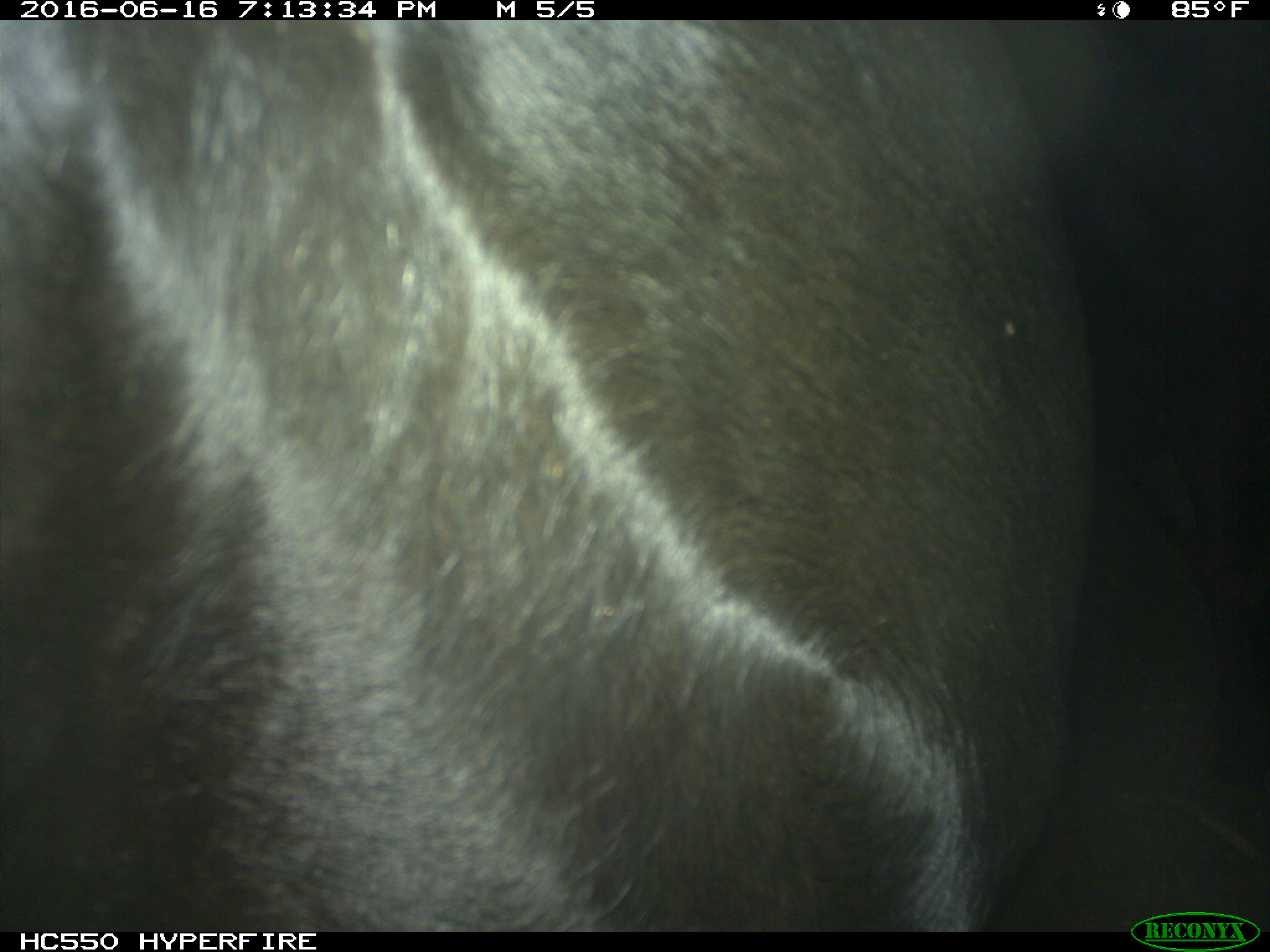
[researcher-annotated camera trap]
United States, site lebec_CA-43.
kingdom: Animalia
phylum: Chordata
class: Mammalia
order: Artiodactyla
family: Bovidae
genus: Bos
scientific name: Bos taurus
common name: domestic cow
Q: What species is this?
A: Bos taurus (domestic cow).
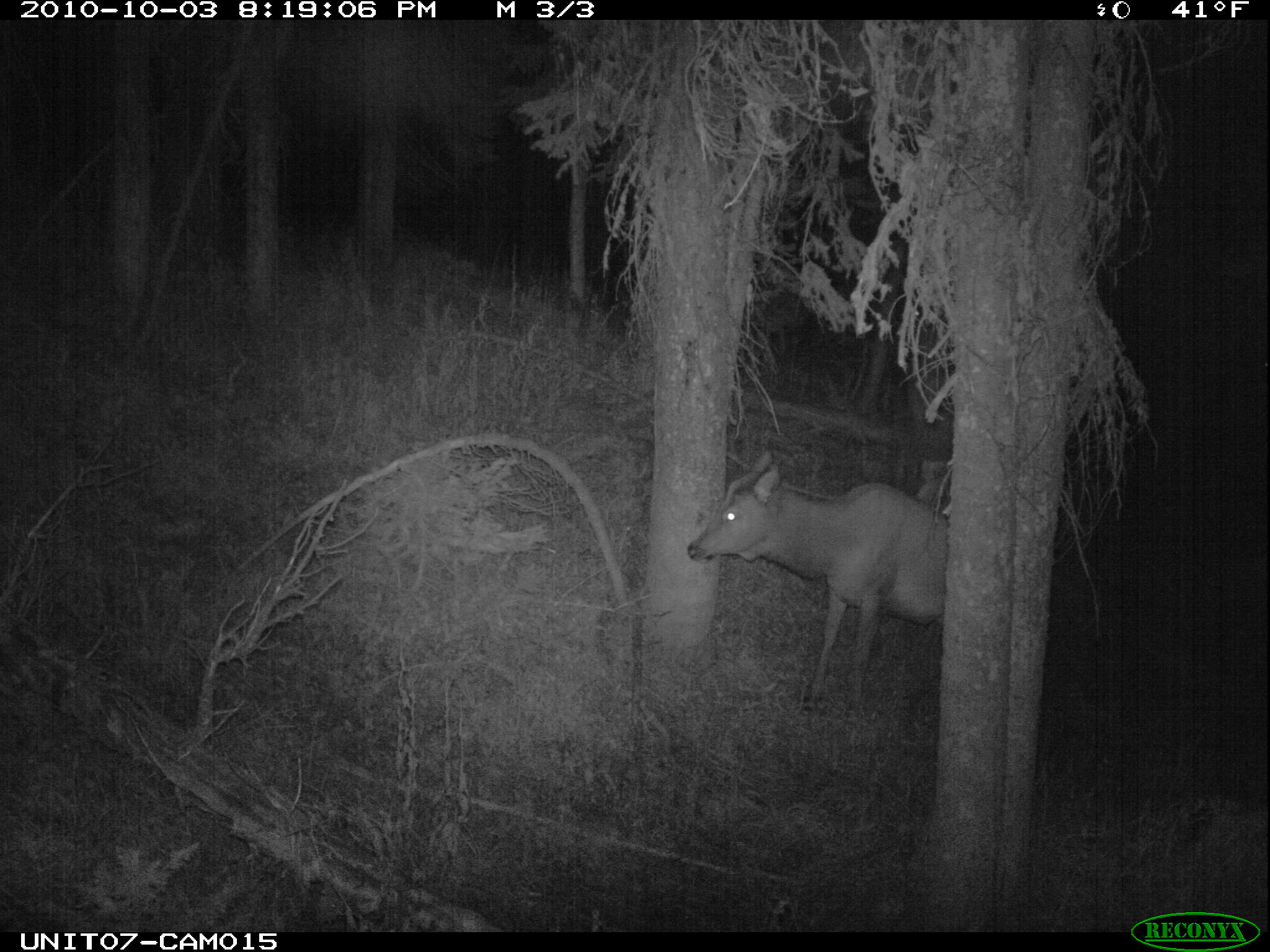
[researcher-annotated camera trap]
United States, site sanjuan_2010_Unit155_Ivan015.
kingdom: Animalia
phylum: Chordata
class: Mammalia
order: Artiodactyla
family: Cervidae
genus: Cervus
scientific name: Cervus elaphus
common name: red deer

------------------------------

* What you are asked to do
Set down the data above word for word, leaving every picture out.

* Worked solution
[researcher-annotated camera trap]
United States, site lebec_CA-43.
kingdom: Animalia
phylum: Chordata
class: Mammalia
order: Artiodactyla
family: Bovidae
genus: Bos
scientific name: Bos taurus
common name: domestic cow
Q: What species is this?
A: Bos taurus (domestic cow).
[researcher-annotated camera trap]
United States, site sanjuan_2010_Unit155_Ivan015.
kingdom: Animalia
phylum: Chordata
class: Mammalia
order: Artiodactyla
family: Cervidae
genus: Cervus
scientific name: Cervus elaphus
common name: red deer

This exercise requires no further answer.